Saved entries:

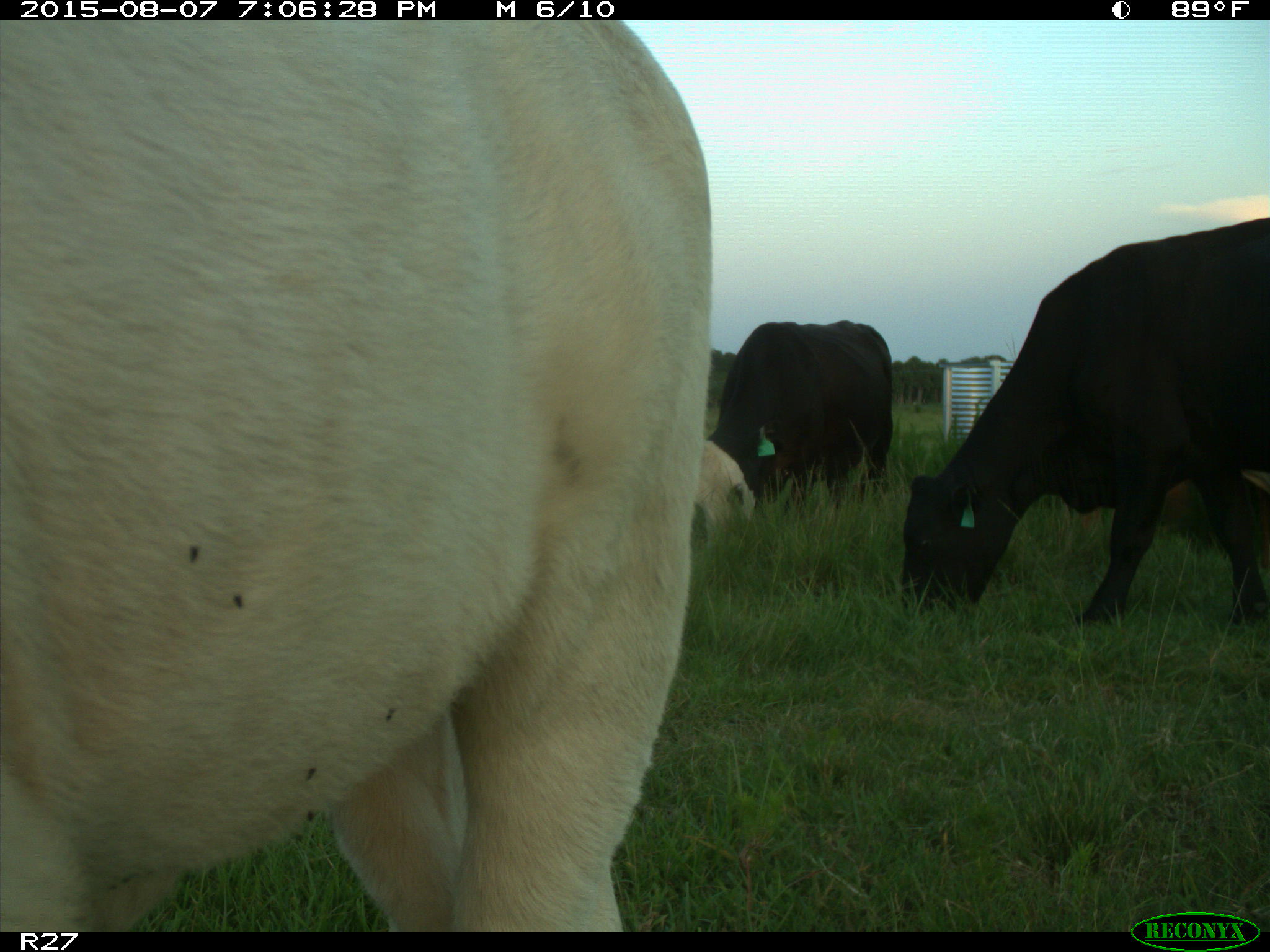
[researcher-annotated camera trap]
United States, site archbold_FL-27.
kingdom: Animalia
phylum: Chordata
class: Mammalia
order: Artiodactyla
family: Bovidae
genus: Bos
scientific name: Bos taurus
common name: domestic cow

**What is being asked**
Whenever a line holds a picture, print that line without the picture. All other data must be output exactly.

**Task output**
[researcher-annotated camera trap]
United States, site archbold_FL-27.
kingdom: Animalia
phylum: Chordata
class: Mammalia
order: Artiodactyla
family: Bovidae
genus: Bos
scientific name: Bos taurus
common name: domestic cow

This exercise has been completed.